▶ [Given passage]
Content starts
Intestinal Apc-inactivation induces HSP25 dependency

The majority of colorectal cancers (CRCs) present with early mutations in tumour suppressor gene APC. APC mutations result in oncogenic activation of the Wnt pathway, which is associated with hyperproliferation, cytoskeletal remodelling and a global increase in mRNA translation. To compensate for the increased biosynthetic demand, cancer cells critically depend on protein chaperones to maintain proteostasis, although their function in CRC remains largely unexplored. In order to investigate the role of molecular chaperones in driving CRC initiation, we captured the transcriptomic profiles of murine wild type and Apc-mutant organoids during active transformation. We discovered a strong transcriptional upregulation of Hspb1, which encodes small heat shock protein 25 (HSP25). We reveal an indispensable role for HSP25 in facilitating Apc-driven transformation, using both in vitro organoid cultures and mouse models, and demonstrate that chemical inhibition of HSP25 using brivudine reduces the development of premalignant adenomas. These findings uncover a hitherto unknown vulnerability in intestinal transformation that could be exploited for the development of chemopreventive strategies in high-risk individuals.
Content ends
▶ [Input data]
Content starts
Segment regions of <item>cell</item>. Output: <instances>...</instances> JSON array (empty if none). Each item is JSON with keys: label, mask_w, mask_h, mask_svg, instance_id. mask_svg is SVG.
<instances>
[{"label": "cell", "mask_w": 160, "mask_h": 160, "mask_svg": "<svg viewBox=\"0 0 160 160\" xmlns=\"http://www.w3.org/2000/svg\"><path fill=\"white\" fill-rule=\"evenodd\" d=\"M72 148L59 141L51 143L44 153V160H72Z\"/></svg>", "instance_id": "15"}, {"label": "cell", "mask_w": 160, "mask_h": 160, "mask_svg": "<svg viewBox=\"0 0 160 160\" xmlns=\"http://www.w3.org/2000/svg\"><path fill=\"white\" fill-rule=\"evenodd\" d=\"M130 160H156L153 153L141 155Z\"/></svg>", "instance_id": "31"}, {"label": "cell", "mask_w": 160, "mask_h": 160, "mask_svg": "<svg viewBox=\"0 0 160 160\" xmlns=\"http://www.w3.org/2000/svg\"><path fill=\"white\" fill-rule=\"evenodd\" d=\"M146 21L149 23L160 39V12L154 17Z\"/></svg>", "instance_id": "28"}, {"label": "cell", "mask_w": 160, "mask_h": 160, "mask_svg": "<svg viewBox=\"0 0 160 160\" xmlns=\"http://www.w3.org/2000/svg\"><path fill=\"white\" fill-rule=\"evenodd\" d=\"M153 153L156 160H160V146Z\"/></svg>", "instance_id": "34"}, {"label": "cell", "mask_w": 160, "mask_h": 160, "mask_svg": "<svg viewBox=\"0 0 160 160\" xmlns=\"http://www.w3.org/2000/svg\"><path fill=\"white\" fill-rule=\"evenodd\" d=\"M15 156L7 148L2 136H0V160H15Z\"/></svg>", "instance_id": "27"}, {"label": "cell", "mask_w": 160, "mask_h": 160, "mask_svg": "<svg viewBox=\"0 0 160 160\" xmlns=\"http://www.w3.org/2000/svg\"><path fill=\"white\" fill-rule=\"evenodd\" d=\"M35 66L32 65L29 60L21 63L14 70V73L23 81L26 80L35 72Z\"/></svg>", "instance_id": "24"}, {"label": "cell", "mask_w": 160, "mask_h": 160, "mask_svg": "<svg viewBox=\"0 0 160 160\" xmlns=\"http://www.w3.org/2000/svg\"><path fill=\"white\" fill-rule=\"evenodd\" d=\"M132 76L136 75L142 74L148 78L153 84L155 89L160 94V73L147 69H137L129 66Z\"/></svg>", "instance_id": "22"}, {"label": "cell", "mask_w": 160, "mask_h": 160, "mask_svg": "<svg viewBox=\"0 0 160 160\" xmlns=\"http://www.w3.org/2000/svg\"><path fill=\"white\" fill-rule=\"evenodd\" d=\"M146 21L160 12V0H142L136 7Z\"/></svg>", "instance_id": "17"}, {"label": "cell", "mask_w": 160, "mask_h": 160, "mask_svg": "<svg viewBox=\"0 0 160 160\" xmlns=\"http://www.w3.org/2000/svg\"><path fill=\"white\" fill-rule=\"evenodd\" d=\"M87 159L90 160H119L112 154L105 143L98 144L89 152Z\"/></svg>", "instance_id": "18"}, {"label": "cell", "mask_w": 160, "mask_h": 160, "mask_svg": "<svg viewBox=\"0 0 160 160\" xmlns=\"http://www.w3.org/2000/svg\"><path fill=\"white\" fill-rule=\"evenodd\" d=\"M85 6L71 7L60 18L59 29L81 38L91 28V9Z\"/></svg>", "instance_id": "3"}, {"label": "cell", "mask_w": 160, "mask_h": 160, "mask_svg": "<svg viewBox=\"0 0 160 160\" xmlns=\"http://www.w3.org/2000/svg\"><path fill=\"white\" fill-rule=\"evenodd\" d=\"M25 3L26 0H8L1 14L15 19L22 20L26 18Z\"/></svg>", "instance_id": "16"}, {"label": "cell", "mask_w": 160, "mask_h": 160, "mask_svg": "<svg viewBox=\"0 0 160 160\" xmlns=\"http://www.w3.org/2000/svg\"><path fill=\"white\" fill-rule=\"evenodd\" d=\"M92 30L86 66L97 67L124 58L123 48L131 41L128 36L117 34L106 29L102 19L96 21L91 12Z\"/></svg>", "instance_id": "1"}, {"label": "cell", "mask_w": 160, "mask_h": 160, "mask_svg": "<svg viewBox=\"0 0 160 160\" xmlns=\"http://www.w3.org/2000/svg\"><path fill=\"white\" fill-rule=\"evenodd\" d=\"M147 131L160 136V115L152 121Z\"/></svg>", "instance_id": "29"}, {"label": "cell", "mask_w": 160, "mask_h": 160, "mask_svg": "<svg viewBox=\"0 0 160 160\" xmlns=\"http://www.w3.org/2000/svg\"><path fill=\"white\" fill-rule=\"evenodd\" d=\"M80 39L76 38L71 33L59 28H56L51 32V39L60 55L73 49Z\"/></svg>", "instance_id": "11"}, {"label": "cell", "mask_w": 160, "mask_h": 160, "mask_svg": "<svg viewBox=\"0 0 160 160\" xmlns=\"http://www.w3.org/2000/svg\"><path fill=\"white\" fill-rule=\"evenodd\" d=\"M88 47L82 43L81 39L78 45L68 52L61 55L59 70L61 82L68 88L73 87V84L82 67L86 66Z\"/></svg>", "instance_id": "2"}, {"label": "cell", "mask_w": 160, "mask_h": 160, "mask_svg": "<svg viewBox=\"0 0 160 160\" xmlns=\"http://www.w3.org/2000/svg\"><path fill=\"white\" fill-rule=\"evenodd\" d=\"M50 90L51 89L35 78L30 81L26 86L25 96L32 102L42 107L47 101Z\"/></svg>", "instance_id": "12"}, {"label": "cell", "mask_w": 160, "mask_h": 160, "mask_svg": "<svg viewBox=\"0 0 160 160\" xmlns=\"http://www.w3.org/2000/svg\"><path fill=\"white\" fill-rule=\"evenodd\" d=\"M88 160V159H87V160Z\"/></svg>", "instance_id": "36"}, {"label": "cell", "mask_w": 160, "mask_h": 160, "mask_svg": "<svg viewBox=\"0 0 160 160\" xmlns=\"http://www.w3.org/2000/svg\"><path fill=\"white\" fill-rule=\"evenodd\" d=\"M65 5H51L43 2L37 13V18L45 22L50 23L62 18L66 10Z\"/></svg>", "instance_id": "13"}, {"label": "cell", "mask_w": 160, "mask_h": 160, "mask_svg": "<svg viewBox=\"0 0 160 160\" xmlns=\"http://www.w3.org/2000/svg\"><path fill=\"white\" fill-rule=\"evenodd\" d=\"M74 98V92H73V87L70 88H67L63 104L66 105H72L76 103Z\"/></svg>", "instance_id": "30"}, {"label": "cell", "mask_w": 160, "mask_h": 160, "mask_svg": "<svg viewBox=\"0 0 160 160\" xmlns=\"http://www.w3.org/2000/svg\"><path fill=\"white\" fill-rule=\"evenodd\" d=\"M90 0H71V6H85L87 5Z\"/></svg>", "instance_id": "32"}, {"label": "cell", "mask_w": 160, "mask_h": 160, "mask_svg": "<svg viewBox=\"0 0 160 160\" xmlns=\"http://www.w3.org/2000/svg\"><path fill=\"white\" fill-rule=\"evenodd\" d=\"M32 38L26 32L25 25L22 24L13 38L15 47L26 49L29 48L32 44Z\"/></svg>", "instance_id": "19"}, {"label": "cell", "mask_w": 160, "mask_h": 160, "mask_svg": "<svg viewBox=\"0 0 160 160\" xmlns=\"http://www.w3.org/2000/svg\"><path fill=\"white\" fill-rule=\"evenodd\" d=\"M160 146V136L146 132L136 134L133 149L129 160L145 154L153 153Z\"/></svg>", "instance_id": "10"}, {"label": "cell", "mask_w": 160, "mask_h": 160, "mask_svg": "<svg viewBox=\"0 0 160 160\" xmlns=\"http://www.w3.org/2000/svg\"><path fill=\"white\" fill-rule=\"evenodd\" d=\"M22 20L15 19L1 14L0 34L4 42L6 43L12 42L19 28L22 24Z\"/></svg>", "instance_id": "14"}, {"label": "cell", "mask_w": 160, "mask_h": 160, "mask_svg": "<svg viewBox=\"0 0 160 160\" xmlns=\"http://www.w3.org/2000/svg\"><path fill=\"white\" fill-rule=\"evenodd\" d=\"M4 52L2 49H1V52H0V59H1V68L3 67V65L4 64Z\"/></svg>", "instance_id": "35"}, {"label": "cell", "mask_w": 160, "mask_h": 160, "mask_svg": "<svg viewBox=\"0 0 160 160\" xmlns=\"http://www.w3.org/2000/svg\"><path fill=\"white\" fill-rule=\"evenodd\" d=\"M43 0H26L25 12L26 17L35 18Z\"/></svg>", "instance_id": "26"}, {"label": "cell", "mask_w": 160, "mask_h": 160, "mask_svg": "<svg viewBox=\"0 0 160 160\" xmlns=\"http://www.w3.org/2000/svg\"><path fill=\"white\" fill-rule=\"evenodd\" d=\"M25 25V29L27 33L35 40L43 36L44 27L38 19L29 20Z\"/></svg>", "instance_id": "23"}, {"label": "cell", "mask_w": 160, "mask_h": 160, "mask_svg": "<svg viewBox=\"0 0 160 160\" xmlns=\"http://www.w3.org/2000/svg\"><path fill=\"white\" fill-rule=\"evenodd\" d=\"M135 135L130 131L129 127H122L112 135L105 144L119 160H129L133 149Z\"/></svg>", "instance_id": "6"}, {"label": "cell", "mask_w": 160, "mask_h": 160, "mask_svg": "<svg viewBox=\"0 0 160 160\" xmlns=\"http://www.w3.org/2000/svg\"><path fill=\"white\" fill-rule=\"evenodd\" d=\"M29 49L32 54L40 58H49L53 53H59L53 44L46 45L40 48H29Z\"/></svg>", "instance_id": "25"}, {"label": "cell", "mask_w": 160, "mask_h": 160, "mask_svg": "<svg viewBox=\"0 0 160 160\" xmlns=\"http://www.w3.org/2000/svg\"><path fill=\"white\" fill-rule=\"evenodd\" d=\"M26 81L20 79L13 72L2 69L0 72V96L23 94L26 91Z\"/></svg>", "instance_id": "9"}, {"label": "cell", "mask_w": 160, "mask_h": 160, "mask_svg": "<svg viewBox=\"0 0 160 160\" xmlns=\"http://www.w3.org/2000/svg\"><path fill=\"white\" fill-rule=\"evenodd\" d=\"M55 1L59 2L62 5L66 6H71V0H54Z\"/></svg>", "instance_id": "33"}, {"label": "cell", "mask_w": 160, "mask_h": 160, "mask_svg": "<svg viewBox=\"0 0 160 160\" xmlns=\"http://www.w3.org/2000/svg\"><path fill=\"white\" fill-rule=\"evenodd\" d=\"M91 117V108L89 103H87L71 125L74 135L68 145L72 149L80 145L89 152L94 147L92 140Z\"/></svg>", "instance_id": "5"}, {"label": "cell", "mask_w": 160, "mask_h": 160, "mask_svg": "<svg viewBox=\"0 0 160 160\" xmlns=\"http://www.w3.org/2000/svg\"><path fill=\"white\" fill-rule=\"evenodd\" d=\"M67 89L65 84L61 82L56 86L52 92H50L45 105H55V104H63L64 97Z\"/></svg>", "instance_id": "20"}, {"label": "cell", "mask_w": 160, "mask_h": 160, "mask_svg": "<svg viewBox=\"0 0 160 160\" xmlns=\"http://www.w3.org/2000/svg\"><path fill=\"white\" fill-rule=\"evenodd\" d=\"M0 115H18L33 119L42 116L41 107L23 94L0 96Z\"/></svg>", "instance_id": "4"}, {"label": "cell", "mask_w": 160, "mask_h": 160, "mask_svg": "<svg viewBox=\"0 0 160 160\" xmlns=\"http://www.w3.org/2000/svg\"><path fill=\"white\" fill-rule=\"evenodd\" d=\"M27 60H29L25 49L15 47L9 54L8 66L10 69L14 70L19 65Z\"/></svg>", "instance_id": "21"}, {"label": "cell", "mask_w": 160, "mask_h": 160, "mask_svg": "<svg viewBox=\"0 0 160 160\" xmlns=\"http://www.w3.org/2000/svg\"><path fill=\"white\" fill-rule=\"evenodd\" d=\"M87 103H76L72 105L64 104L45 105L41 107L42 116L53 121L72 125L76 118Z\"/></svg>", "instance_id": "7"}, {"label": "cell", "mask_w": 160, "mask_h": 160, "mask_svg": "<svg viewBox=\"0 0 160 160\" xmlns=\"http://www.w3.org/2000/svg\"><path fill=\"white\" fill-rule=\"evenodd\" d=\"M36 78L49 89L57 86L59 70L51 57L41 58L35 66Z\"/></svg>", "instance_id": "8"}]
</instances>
Content ends
▶ [Exercise aim]
Reproduce the entire text on HSP25 dependency in intestinal cells word for word. The data has no connection to the text on HSP25 dependency in intestinal cells.

▶ [Written answer]
Intestinal Apc-inactivation induces HSP25 dependency

The majority of colorectal cancers (CRCs) present with early mutations in tumour suppressor gene APC. APC mutations result in oncogenic activation of the Wnt pathway, which is associated with hyperproliferation, cytoskeletal remodelling and a global increase in mRNA translation. To compensate for the increased biosynthetic demand, cancer cells critically depend on protein chaperones to maintain proteostasis, although their function in CRC remains largely unexplored. In order to investigate the role of molecular chaperones in driving CRC initiation, we captured the transcriptomic profiles of murine wild type and Apc-mutant organoids during active transformation. We discovered a strong transcriptional upregulation of Hspb1, which encodes small heat shock protein 25 (HSP25). We reveal an indispensable role for HSP25 in facilitating Apc-driven transformation, using both in vitro organoid cultures and mouse models, and demonstrate that chemical inhibition of HSP25 using brivudine reduces the development of premalignant adenomas. These findings uncover a hitherto unknown vulnerability in intestinal transformation that could be exploited for the development of chemopreventive strategies in high-risk individuals.